Given exercise ▸ Transcribe, word for word, the line containing "How great a distance separates" and each line following it through the end of the listing below. Omit all other lines.

Supplied records ▸
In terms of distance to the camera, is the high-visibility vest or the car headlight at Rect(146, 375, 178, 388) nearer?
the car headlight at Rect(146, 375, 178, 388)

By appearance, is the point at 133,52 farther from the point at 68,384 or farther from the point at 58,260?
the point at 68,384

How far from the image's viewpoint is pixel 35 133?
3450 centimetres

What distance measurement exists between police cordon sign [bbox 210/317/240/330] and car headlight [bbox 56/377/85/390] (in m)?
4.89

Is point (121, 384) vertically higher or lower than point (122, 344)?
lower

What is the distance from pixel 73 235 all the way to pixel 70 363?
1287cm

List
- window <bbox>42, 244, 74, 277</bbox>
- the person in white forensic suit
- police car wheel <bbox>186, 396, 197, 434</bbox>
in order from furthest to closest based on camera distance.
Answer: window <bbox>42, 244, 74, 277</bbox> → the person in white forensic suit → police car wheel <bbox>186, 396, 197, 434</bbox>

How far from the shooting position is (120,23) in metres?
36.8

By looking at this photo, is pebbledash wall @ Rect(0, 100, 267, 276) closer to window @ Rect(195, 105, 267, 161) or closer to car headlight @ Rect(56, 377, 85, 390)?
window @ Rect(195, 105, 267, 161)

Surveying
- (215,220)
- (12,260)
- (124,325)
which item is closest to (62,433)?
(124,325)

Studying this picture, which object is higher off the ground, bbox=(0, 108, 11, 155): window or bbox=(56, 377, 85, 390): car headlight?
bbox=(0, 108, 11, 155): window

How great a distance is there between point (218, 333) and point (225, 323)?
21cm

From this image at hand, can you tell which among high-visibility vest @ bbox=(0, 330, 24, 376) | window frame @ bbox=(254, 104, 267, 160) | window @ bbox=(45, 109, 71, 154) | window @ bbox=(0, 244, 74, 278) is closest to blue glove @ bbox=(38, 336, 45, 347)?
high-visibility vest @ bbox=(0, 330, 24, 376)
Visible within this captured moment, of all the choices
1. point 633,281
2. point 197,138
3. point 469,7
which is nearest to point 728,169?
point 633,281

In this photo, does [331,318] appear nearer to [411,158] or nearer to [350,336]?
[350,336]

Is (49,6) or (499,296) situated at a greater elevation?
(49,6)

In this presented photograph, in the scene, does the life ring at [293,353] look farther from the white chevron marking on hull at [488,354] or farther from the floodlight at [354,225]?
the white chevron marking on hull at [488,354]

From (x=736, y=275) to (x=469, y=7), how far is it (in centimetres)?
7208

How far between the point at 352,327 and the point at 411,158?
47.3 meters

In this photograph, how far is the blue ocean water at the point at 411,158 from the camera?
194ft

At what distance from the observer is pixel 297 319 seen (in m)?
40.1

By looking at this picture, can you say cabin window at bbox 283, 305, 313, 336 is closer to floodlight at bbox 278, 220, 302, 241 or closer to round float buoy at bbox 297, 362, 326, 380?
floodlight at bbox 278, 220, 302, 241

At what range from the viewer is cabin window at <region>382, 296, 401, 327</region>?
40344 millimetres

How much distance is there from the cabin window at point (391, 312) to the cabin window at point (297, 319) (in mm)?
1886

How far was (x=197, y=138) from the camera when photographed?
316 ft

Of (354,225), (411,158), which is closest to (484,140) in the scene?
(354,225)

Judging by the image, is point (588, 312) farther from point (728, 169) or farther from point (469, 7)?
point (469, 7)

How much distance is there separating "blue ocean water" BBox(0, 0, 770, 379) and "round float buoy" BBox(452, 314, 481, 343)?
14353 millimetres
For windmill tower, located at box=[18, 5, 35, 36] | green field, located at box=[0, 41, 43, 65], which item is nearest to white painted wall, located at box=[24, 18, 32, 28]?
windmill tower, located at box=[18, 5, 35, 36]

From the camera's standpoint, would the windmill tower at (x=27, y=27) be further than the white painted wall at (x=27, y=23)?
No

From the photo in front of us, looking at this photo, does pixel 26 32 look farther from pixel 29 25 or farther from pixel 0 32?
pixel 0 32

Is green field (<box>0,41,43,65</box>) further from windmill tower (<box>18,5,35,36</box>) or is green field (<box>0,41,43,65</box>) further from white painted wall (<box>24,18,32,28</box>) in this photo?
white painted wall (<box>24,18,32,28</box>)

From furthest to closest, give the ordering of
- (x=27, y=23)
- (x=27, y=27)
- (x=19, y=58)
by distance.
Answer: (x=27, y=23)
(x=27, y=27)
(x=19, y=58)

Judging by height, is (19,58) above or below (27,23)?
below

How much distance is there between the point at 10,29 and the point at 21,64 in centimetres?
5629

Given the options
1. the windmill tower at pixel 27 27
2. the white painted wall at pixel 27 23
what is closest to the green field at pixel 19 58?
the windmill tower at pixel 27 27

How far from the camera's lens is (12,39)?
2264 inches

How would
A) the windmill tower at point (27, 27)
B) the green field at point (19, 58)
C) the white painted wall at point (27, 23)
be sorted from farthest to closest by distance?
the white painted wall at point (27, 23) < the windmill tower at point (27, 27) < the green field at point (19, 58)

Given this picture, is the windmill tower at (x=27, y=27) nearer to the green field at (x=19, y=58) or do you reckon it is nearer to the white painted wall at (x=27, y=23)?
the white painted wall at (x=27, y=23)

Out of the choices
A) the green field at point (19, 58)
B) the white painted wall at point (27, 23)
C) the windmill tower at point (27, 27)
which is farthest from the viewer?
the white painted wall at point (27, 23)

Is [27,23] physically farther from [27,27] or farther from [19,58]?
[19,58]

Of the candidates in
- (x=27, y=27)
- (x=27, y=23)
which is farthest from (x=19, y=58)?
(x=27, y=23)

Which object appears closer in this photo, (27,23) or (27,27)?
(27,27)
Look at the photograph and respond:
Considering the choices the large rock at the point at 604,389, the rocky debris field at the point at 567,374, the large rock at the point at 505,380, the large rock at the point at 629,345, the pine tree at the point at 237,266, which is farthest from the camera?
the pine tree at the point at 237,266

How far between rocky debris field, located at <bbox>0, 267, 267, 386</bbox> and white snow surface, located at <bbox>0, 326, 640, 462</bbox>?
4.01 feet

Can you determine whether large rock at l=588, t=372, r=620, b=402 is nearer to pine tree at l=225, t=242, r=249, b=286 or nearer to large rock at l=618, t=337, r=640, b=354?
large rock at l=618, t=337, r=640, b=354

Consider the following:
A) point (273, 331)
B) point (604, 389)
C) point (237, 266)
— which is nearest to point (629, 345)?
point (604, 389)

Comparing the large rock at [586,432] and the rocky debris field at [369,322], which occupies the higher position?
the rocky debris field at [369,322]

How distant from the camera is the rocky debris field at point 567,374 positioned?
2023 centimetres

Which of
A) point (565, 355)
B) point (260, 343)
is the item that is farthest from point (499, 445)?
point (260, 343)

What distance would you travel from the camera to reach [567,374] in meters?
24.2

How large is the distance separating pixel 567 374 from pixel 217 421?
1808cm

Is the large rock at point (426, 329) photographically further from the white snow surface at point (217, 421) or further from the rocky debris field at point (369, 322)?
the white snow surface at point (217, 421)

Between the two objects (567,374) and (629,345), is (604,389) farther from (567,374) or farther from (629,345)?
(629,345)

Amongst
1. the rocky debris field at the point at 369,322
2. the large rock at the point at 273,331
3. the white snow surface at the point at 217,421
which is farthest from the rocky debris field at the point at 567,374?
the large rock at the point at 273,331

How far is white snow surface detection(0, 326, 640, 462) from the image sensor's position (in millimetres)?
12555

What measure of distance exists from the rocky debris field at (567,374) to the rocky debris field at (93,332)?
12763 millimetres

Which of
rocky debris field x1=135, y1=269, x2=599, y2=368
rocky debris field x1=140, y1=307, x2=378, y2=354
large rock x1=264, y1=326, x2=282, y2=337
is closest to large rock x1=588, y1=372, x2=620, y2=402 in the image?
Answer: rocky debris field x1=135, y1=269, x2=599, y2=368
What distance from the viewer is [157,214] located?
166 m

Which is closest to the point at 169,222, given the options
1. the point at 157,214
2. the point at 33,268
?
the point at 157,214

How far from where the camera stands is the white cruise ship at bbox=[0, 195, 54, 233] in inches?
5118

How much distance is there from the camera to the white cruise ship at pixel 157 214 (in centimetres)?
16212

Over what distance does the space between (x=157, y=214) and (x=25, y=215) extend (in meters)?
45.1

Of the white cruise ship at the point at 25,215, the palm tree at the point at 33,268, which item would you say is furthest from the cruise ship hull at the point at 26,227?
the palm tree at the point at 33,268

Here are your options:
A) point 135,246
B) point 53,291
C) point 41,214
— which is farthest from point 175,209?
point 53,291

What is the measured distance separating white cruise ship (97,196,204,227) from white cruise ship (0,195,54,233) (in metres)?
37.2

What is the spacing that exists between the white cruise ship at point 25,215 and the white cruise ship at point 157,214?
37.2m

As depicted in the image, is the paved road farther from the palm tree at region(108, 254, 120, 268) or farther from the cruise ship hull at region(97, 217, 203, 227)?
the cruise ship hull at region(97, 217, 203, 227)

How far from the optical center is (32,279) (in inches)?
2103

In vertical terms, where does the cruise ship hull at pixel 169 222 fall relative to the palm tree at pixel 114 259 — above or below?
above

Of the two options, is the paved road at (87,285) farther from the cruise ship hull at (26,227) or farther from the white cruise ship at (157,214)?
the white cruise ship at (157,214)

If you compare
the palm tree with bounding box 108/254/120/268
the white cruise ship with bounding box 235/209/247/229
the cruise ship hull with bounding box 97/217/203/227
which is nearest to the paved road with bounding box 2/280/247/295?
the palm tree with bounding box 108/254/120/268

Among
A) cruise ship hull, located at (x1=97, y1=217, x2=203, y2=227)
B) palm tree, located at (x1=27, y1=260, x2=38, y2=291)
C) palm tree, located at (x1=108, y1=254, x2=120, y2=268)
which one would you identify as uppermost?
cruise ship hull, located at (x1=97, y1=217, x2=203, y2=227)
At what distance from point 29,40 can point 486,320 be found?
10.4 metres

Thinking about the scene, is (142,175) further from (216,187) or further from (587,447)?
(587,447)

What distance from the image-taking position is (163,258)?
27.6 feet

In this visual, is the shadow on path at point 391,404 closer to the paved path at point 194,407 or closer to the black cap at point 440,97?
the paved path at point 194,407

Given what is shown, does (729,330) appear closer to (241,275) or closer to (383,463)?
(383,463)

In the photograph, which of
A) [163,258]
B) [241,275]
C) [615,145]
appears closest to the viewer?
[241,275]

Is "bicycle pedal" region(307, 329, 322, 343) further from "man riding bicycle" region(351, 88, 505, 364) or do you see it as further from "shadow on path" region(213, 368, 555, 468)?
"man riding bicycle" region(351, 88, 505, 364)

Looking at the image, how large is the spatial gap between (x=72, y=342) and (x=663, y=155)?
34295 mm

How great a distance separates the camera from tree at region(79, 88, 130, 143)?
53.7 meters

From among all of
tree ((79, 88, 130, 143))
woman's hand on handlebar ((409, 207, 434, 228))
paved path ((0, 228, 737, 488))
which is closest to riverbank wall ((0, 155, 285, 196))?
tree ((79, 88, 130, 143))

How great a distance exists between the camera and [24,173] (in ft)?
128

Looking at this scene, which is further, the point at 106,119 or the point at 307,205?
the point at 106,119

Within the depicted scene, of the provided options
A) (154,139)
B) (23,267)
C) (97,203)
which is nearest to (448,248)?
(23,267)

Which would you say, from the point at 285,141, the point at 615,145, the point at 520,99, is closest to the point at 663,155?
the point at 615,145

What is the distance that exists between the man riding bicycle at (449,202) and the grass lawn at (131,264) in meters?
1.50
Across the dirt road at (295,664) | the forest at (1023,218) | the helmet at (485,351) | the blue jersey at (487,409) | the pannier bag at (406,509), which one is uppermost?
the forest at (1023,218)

Complete response ▸
How great a distance separates the camera from tree at region(79, 88, 130, 143)?
53.7 meters

From among all of
tree ((79, 88, 130, 143))
woman's hand on handlebar ((409, 207, 434, 228))
paved path ((0, 228, 737, 488))
which is closest to riverbank wall ((0, 155, 285, 196))?
tree ((79, 88, 130, 143))

How great a distance exists between the camera and [24,173] (in ft)?
128

Looking at this scene, which is further, the point at 106,119 or the point at 307,205?
the point at 106,119

Within the depicted scene, of the provided options
A) (154,139)
B) (23,267)
C) (97,203)
which is nearest to (448,248)?
(23,267)

Which would you say, from the point at 285,141, the point at 615,145, the point at 520,99, is closest to the point at 663,155?
the point at 615,145

What is the distance that exists between the man riding bicycle at (449,202) and the grass lawn at (131,264) in meters?
1.50
Across the dirt road at (295,664) | the forest at (1023,218) | the helmet at (485,351) | the blue jersey at (487,409) | the pannier bag at (406,509), which one is uppermost?
the forest at (1023,218)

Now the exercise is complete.